■ **DATA IN THIS EXERCISE**
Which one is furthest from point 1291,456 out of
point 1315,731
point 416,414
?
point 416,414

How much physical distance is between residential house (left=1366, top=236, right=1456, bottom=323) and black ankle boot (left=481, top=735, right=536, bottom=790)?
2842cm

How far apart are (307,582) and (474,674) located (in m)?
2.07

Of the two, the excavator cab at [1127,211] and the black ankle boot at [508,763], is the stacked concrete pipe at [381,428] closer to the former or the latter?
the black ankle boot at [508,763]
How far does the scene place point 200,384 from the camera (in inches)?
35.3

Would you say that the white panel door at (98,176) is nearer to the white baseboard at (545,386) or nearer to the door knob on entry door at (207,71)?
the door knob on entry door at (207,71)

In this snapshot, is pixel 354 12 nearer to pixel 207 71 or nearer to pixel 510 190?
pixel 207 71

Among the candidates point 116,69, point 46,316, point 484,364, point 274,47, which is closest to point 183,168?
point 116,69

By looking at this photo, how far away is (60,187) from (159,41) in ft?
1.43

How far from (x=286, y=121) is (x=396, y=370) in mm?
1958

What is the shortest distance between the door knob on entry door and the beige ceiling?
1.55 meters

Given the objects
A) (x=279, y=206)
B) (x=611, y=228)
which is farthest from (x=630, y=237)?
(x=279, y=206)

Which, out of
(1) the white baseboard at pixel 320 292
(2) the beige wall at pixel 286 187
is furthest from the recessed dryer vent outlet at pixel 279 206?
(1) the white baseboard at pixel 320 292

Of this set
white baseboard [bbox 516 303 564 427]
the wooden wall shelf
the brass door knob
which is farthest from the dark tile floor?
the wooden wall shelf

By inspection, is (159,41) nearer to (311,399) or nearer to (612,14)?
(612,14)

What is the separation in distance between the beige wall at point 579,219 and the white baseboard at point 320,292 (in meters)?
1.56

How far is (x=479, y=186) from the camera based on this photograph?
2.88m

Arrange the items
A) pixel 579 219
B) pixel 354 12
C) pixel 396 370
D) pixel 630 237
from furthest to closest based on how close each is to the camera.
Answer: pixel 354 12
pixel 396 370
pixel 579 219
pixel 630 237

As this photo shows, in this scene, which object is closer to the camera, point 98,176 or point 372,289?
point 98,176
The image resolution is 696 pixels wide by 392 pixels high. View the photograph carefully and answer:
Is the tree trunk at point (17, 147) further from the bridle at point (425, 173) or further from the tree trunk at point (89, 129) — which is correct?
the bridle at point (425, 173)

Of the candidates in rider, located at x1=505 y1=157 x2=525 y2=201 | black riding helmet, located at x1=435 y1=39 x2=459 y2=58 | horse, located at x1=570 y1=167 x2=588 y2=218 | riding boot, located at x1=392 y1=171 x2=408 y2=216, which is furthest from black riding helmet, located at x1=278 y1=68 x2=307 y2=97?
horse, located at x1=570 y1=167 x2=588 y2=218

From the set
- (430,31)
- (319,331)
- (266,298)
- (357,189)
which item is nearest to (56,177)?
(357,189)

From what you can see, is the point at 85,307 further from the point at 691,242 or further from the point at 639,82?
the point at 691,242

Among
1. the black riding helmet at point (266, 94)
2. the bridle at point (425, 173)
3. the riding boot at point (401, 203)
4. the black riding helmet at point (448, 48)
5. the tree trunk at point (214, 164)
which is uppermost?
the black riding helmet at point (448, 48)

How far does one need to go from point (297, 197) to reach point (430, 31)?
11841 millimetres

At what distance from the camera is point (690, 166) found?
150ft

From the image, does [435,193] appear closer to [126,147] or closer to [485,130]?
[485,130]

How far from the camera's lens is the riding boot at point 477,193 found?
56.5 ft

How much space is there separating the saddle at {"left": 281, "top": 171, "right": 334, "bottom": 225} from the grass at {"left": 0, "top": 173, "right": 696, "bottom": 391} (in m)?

■ **WRITTEN INSTRUCTION**
Rewrite the part of the listing above that opens with the line containing "From the image, does" and runs through the end of the listing as a Markdown table with columns named Row and Entry, giving each line a row number, skipping blank lines.

■ **OUTPUT FOR THIS TASK**
| Row | Entry |
|---|---|
| 1 | From the image, does [435,193] appear closer to [126,147] or closer to [485,130]? |
| 2 | [485,130] |
| 3 | How far from the camera's lens is the riding boot at point 477,193 found? |
| 4 | 56.5 ft |
| 5 | How much space is there separating the saddle at {"left": 281, "top": 171, "right": 334, "bottom": 225} from the grass at {"left": 0, "top": 173, "right": 696, "bottom": 391} (in m)? |